The decision tree is grown using either depth-first or breadth-first search. When determining the optimal split for each node, either the gini or entropy methods can be used to calculate the node impurity. The algorithm always selects the split that produces the maximum reduction in impurity.

class DecisionTreeClassifier : public ml::BaseModel

Implement decision tree using recursive partitioning algorithm.

Public Functions

DecisionTreeClassifier(nlohmann::json model_parameters, shared_ptr<Logger> logger): Constructor.

inline ~DecisionTreeClassifier(): Destructor.

virtual void set_data(TrainTestData &&train_test)

Initialize data.

Note the use of std::move(object).member instead of move(object.member) See https://oliora.github.io/2016/02/12/where-to-put-std-move.html.

vector<unordered_map<double, int, DoubleHash, DoubleEqual>> get_classes_frequencies(const vector<int> &indices): Compile number of occurrences of each unique class for each output variable.

double get_impurity(const vector<int> &indices)

Calculate node impurity by evaluating the impurity separately for each output variable using the gini or entropy method and averaging the result.

This is supposedly how scikit-learn implements a decision tree.
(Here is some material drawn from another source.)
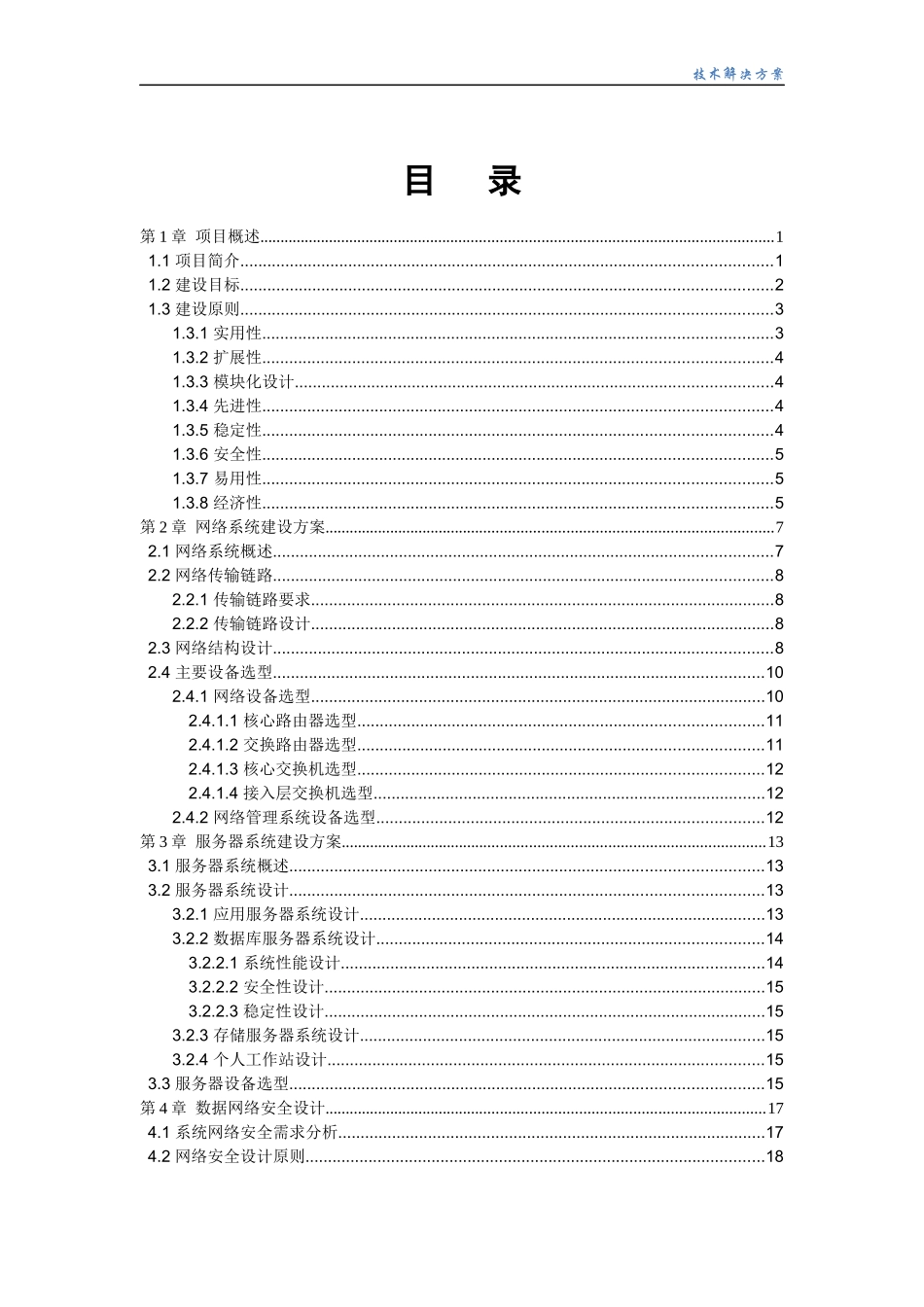 xxx电子政务网络工程数据系统建设项目技术方案_第2页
See https://stackoverflow.com/questions/50715574/how-is-the-impurity-decrease-of-a-split-computed-in-case-we-have-multiple-output

pair<shared_ptr<TreeNode>, shared_ptr<TreeNode>> split_node(shared_ptr<TreeNode> node): Determine best feature and value for splitting a node.

void breadth_first_search(): Grow decision tree using breadth first search.

void depth_first_search(shared_ptr<TreeNode> node): Grow decision tree using depth first search.

virtual void fit()

Grow a decision tree using the recursive partitioning algorithm.

Calls either depth_first_search or breadth_first_search.

vector<vector<double>> predict(): Perform inference using decision tree grown by call to fit method.

void report_fit_results(): Log characteristics of decision tree after training.

virtual void evaluate(): Evaluate model performance on test data.

Public Members

string impurity_method = "gini"

Criterion to quantify individual node impurities.

Allowed values are ‘gini’ and ‘entropy’.

string search_algorithm = "breadth"

Algorithm to grow decision tree.

Allowed values are “breadth” or “depth”. They correspond to breadth-first and depth-first searches respectively.

int total_nodes = 0: Total number of nodes.

int number_leaf_nodes = 0: Number of leaf nodes.

int number_splits = 0: Number of splits.

int max_depth = 0: Maximum depth of all nodes.

double max_feature_fraction = 1.0: Fraction determining the number of features that will be considered during each split.

int max_features = 0: Maximum number of features that will be considered during each split.

vector<double> feature_importances = {}: Feature Importances.

vector<vector<double>> train_features = {}: Training features.

vector<vector<double>> train_labels = {}: Training labels.

vector<vector<double>> test_features = {}: Test features.

vector<vector<double>> test_labels = {}: Test labels.

shared_ptr<TreeNode> root: Pointer to tree root.